La discussion que nous venons de reproduire ne satisfait pas pleinement son esprit ; de l’arrêt des Cieux après le jour du jugement, il ébauche d’autres explications : « On pourrait dire encore, ce qui revient au même, que dans l’Univers renouvelé, le Ciel demeurera en repos parce que Dieu ne prêtera plus de concours actif à son mouvement ; ce repos, toutefois, ne serait pas violent, car toute créature incline à obéir au Créateur ; mais peut-être un tel repos devrait-il être appelé miraculeux, car cette suspension de l’influence divine paraît miraculeuse. »

Notre auteur poursuit alors en ces termes : « Il y a une autre opinion plus communément tenue ; c’est que Dieu meut le ciel par l’intermédiaire d’une Intelligence créée, d’un ange. » Il expose cette théorie comme il a exposé celle qui tient le mouvement des Cieux pour mouvement naturel. Mais à la fin de cette exposition, nulle conclusion ne vient déclarer des préférences qui semblent bien pencher vers l’antique système des Intelligences célestes.

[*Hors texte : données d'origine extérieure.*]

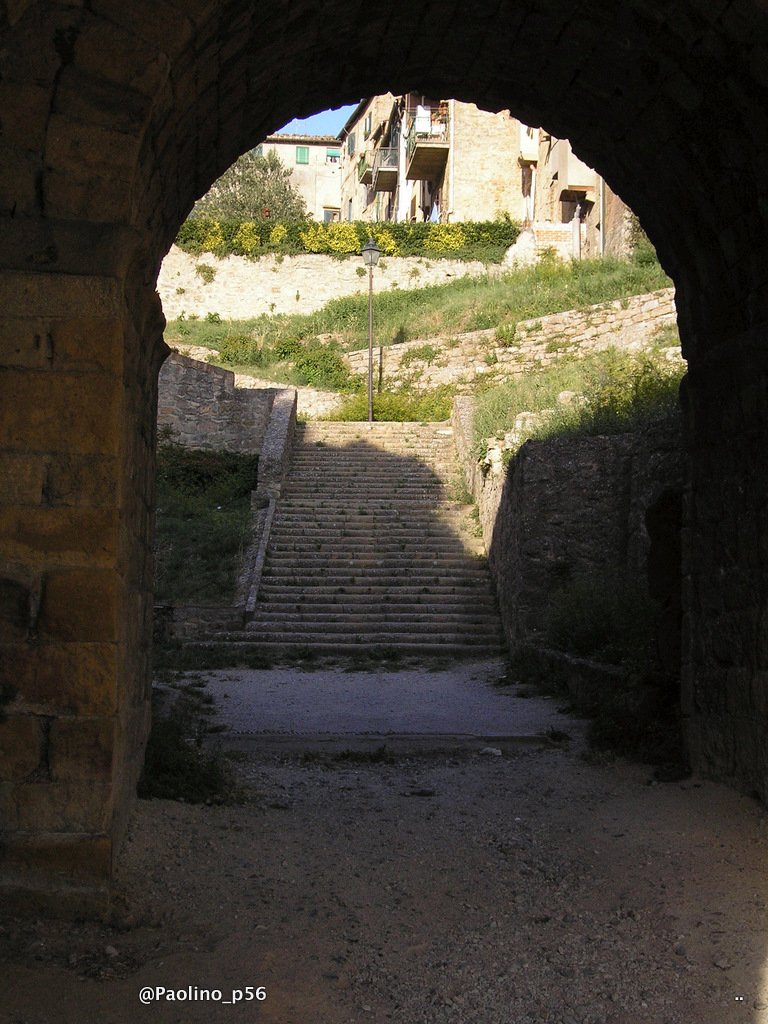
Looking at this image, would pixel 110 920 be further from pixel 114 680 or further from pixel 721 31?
pixel 721 31

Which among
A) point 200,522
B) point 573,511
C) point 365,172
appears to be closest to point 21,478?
point 573,511

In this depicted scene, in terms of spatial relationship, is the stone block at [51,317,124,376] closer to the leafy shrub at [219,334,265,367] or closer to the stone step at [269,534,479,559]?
the stone step at [269,534,479,559]

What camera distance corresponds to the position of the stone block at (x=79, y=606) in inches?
146

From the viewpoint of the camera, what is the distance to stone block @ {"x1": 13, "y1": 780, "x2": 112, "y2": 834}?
3.67 metres

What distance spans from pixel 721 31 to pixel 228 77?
88.7 inches

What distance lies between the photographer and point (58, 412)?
12.3ft

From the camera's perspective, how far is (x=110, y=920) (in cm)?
368

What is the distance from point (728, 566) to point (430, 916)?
2.50m

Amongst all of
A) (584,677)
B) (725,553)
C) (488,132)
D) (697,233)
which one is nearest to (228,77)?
(697,233)

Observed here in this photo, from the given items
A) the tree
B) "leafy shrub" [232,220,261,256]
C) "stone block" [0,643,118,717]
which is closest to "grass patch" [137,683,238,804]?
"stone block" [0,643,118,717]

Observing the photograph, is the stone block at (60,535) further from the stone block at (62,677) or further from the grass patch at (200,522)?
the grass patch at (200,522)

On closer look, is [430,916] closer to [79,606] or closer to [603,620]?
[79,606]

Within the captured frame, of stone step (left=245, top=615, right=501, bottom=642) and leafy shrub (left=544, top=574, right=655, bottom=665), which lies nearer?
leafy shrub (left=544, top=574, right=655, bottom=665)

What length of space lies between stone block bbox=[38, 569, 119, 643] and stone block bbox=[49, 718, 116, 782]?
304 millimetres
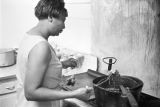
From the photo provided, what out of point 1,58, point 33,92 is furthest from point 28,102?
point 1,58

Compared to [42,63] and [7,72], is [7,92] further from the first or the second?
[42,63]

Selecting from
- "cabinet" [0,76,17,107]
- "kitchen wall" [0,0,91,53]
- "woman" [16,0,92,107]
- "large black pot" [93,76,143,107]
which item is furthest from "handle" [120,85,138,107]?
"cabinet" [0,76,17,107]

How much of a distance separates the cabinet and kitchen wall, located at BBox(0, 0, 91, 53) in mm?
585

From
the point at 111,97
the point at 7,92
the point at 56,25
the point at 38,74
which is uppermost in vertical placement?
the point at 56,25

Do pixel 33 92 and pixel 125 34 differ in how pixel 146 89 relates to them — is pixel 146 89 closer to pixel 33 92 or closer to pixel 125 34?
pixel 125 34

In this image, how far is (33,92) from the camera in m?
0.96

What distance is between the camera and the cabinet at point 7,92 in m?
1.96

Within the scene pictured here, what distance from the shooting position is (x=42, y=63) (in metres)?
0.95

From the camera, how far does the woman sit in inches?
37.3

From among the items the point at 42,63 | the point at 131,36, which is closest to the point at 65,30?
the point at 131,36

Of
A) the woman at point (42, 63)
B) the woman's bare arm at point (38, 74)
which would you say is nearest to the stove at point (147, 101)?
the woman at point (42, 63)

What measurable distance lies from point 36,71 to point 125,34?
0.71 meters

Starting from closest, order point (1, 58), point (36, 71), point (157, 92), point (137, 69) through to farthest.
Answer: point (36, 71), point (157, 92), point (137, 69), point (1, 58)

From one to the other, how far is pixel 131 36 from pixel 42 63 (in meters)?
0.66
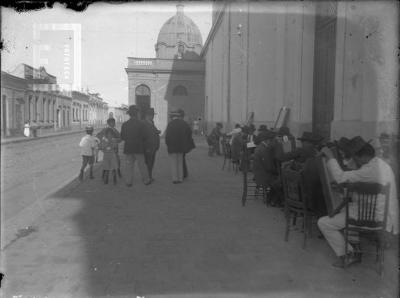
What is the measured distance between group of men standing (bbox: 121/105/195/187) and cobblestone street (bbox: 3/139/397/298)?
2.08 m

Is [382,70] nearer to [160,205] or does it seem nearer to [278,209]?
[278,209]

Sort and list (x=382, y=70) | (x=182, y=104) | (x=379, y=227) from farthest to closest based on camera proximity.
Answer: (x=182, y=104) < (x=382, y=70) < (x=379, y=227)

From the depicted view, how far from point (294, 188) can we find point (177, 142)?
181 inches

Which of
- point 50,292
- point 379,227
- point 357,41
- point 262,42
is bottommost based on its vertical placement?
point 50,292

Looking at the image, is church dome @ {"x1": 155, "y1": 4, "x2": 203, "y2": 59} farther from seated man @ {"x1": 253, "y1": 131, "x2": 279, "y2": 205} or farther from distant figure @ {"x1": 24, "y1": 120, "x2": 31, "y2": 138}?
seated man @ {"x1": 253, "y1": 131, "x2": 279, "y2": 205}

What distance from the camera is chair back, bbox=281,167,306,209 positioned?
4.28 meters

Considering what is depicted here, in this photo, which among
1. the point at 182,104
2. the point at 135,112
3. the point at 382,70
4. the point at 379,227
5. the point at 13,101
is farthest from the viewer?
the point at 182,104

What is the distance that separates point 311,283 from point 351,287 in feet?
1.15

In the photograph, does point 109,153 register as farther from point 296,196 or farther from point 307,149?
point 296,196

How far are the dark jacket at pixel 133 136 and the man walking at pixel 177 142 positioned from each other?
24.8 inches

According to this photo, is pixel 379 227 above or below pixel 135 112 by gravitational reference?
below

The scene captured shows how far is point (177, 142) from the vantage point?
8711 mm

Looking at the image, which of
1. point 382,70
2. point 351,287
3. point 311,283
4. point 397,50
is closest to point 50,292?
point 311,283

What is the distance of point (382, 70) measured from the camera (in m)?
5.81
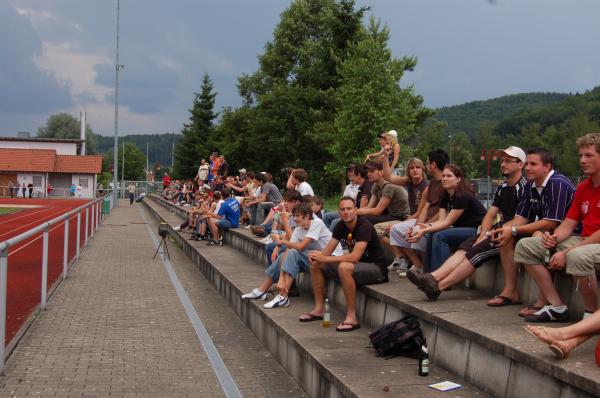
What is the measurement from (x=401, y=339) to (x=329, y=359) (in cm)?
62

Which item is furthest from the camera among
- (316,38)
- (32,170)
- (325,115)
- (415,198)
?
(32,170)

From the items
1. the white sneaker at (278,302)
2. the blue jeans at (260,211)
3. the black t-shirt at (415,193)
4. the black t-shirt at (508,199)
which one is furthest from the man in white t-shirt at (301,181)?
the black t-shirt at (508,199)

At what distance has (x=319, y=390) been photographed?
17.7 ft

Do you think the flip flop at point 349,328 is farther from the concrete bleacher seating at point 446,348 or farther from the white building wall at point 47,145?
the white building wall at point 47,145

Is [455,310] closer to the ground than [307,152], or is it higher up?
closer to the ground

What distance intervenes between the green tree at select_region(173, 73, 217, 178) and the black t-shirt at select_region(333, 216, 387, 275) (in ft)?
217

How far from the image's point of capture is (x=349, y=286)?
680 centimetres

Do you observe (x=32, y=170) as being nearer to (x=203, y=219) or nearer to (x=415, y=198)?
(x=203, y=219)

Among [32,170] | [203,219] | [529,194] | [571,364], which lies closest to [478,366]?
[571,364]

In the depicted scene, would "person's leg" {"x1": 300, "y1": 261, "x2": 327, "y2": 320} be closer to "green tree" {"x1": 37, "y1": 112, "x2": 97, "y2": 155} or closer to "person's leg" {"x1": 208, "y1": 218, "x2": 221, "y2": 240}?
"person's leg" {"x1": 208, "y1": 218, "x2": 221, "y2": 240}

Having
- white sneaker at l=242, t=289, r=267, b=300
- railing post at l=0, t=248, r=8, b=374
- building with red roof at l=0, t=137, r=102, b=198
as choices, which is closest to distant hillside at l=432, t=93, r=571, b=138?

Esprit indécis, Biel oscille volontiers entre des partis opposés qui ne parviennent pas à fixer son choix ; Summenhart prend, au contraire, des décisions fermes.

Il déclare[1], tout d’abord, « que le Ciel est composé d’une matière et d’une forme ; la matière du Ciel est de même espèce que la matière des choses d’ici-bas ; la forme du Ciel est sujette à la génération et à la destruction ; le Ciel est véritablement susceptible de génération et de destruction… Dans la matière du Ciel, donc, il y a vraiment privation des formes autres que la forme céleste. Certains philosophes, tel Albert au présent ouvrage, et d’autres avec lui, sont dans l’erreur lorsqu’ils croient que la forme du Ciel peut satisfaire l’appétit total de la matière céleste, au point que cette matière n’ait plus aucune

  1. Conradi Summenhart Commentaria in Summam physice Magni, tract. I, cap. IV, secunda difflcultas ; fol. sign. c, col. b.